[LISTED ENTRIES Boundary: Start]

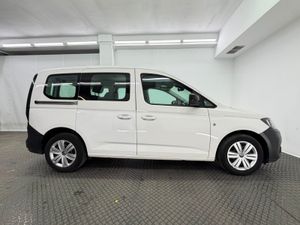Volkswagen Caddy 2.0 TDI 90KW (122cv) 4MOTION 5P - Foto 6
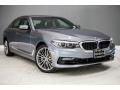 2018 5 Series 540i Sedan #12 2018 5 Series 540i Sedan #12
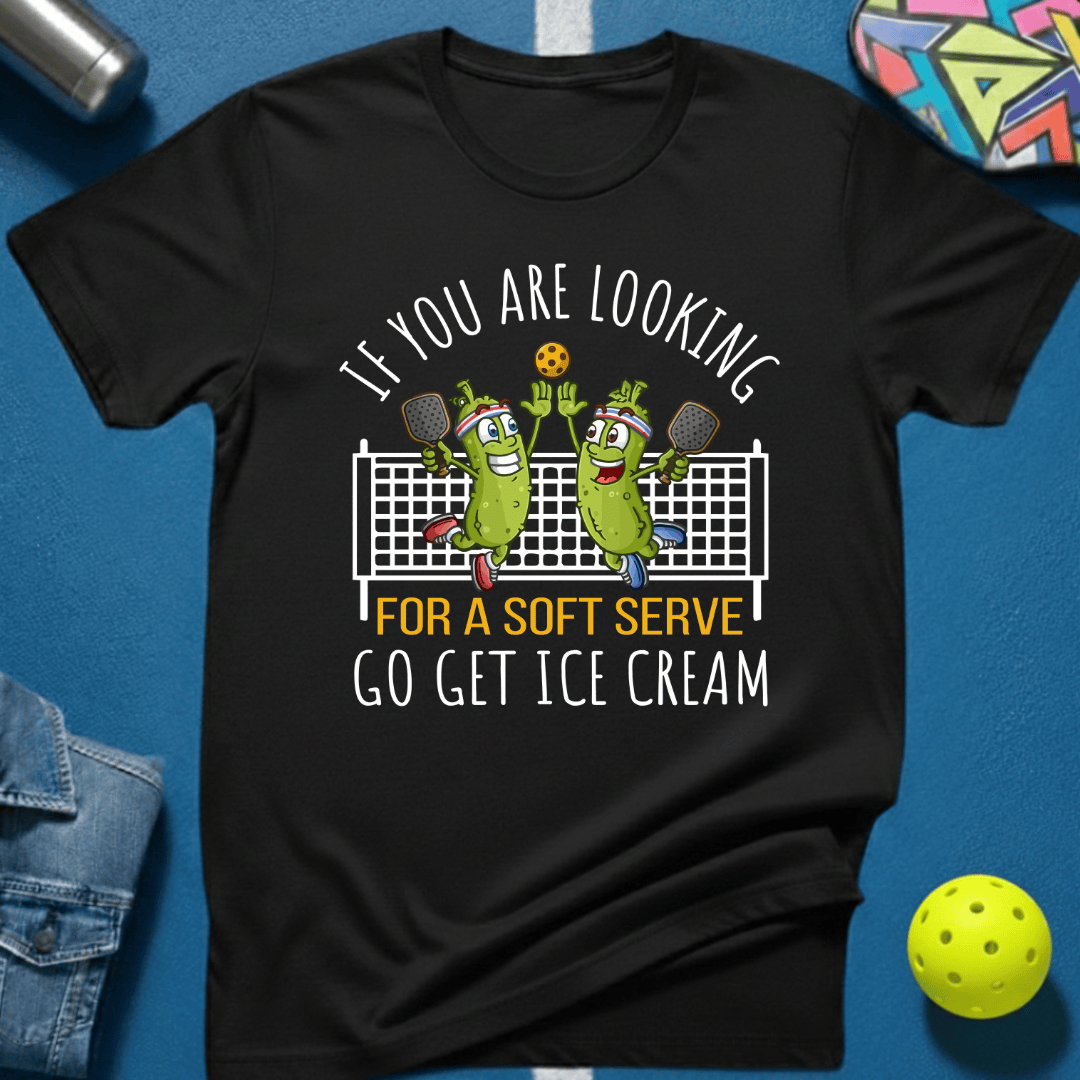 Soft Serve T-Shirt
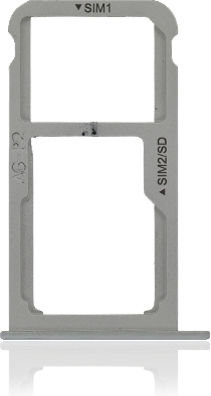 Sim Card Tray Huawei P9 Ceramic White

[LISTED ENTRIES Boundary: End]
[LISTED ENTRIES Boundary: Start]

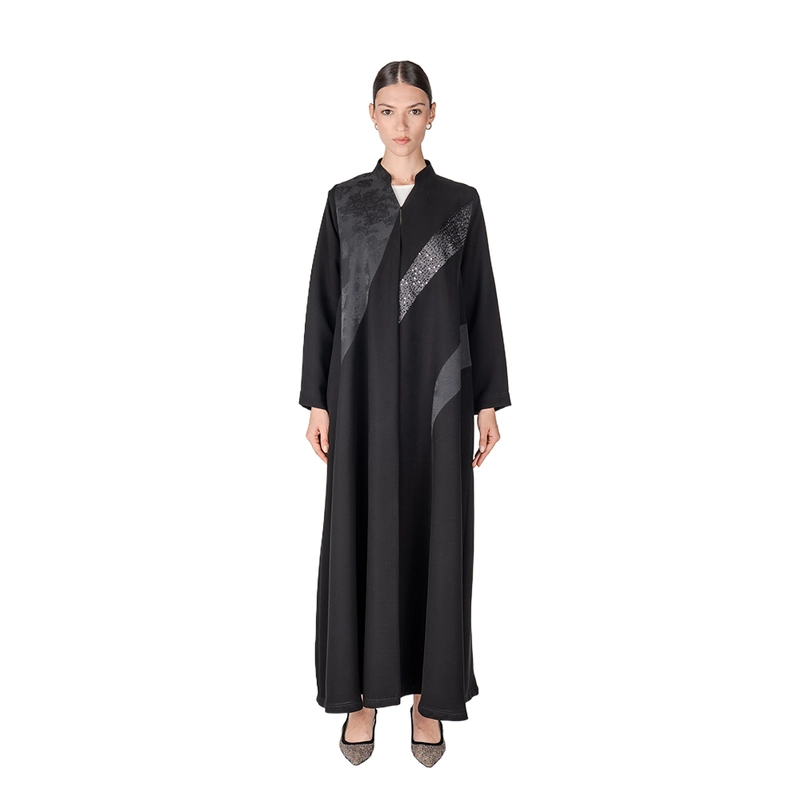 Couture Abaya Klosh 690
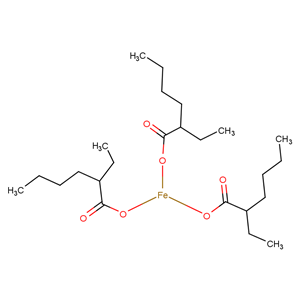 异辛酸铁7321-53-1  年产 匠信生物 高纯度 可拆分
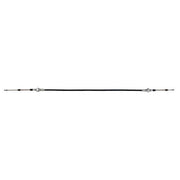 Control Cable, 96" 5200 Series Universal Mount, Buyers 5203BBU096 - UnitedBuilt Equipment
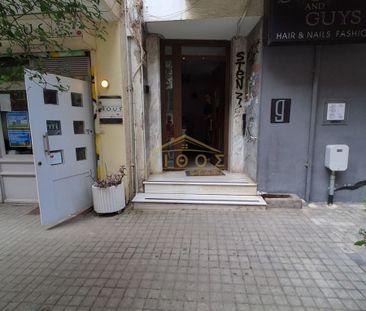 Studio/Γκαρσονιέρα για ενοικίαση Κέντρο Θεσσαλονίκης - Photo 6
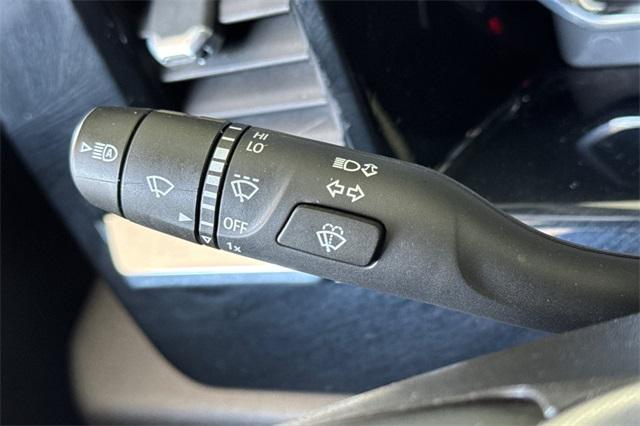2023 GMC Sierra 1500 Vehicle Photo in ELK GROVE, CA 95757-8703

[LISTED ENTRIES Boundary: End]

• [TASK ITEM]: Although the records above contain pictures, the copy should not; retype exactly the lines from the one containing "Couture Abaya Klosh 690" through the one containing "2023 GMC Sierra".

• [WORKED SOLUTION]:
 Couture Abaya Klosh 690
 异辛酸铁7321-53-1  年产 匠信生物 高纯度 可拆分
 Control Cable, 96" 5200 Series Universal Mount, Buyers 5203BBU096 - UnitedBuilt Equipment
 Studio/Γκαρσονιέρα για ενοικίαση Κέντρο Θεσσαλονίκης - Photo 6
2023 GMC Sierra 1500 Vehicle Photo in ELK GROVE, CA 95757-8703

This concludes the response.